* The task *
Return the rows word for word, from the line containing "As depicted in" down to the end of the rows, with both ends included and the pictures left out.

** begin Recorded information **

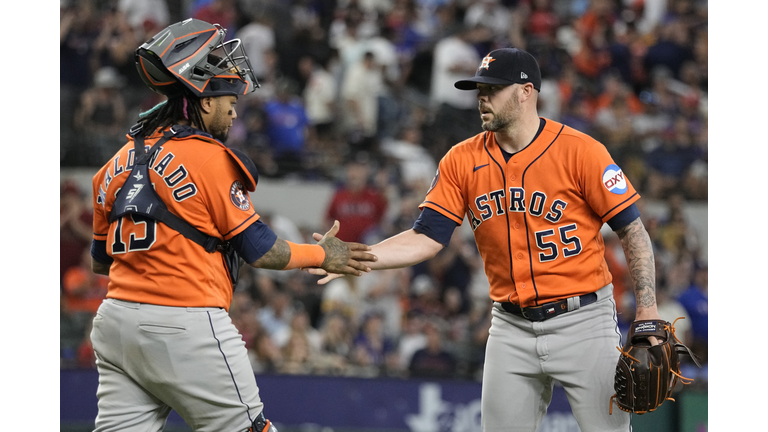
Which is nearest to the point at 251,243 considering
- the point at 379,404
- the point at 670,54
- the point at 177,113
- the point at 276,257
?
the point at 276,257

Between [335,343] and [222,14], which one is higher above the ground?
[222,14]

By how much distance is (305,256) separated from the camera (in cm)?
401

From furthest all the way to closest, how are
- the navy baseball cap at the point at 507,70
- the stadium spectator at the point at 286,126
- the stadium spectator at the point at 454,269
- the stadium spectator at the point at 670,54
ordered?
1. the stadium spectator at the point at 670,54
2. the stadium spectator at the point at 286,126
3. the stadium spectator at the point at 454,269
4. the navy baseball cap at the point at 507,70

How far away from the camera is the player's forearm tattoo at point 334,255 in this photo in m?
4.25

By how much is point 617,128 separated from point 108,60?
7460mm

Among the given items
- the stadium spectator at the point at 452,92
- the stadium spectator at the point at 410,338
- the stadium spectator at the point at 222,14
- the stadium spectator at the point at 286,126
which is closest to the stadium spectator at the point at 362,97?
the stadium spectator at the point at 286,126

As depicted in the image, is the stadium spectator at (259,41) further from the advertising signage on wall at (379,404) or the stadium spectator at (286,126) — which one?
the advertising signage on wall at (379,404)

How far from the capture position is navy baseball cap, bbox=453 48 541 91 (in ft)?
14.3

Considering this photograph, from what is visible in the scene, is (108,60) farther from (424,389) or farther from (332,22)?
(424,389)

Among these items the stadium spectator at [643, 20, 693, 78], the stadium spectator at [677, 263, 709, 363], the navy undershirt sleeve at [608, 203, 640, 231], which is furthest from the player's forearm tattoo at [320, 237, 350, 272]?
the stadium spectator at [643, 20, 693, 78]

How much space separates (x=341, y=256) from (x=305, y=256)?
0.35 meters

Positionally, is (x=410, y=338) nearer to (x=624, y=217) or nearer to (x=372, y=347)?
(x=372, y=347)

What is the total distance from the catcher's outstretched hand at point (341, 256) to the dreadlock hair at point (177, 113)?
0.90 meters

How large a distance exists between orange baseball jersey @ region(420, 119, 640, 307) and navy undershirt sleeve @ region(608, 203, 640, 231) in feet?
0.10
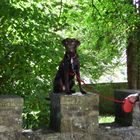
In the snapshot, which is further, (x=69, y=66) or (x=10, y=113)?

** end Recorded information **

* The answer *
As depicted in the image, is the stadium spectator at (259,41) further from the advertising signage on wall at (379,404) or the stadium spectator at (286,126) — which one?
the advertising signage on wall at (379,404)

How far from the capture position is navy baseball cap, bbox=453 48 541 91 (in ft)?
14.3

Considering this photograph, from what is visible in the scene, is (108,60) farther from (424,389) or farther from (332,22)?
(424,389)

Among these items the stadium spectator at [643, 20, 693, 78], the stadium spectator at [677, 263, 709, 363], the navy undershirt sleeve at [608, 203, 640, 231], which is furthest from the player's forearm tattoo at [320, 237, 350, 272]?
the stadium spectator at [643, 20, 693, 78]

How much space separates (x=341, y=256) from (x=305, y=256)?
0.35 meters

Positionally, is (x=410, y=338) nearer to (x=624, y=217) or nearer to (x=372, y=347)?
(x=372, y=347)

What is the total distance from the catcher's outstretched hand at point (341, 256) to the dreadlock hair at point (177, 113)?
0.90 meters

How large a distance exists between orange baseball jersey @ region(420, 119, 640, 307) and navy undershirt sleeve @ region(608, 203, 640, 231) in feet?
0.10
In the snapshot, which is further, (x=69, y=66) or (x=10, y=113)?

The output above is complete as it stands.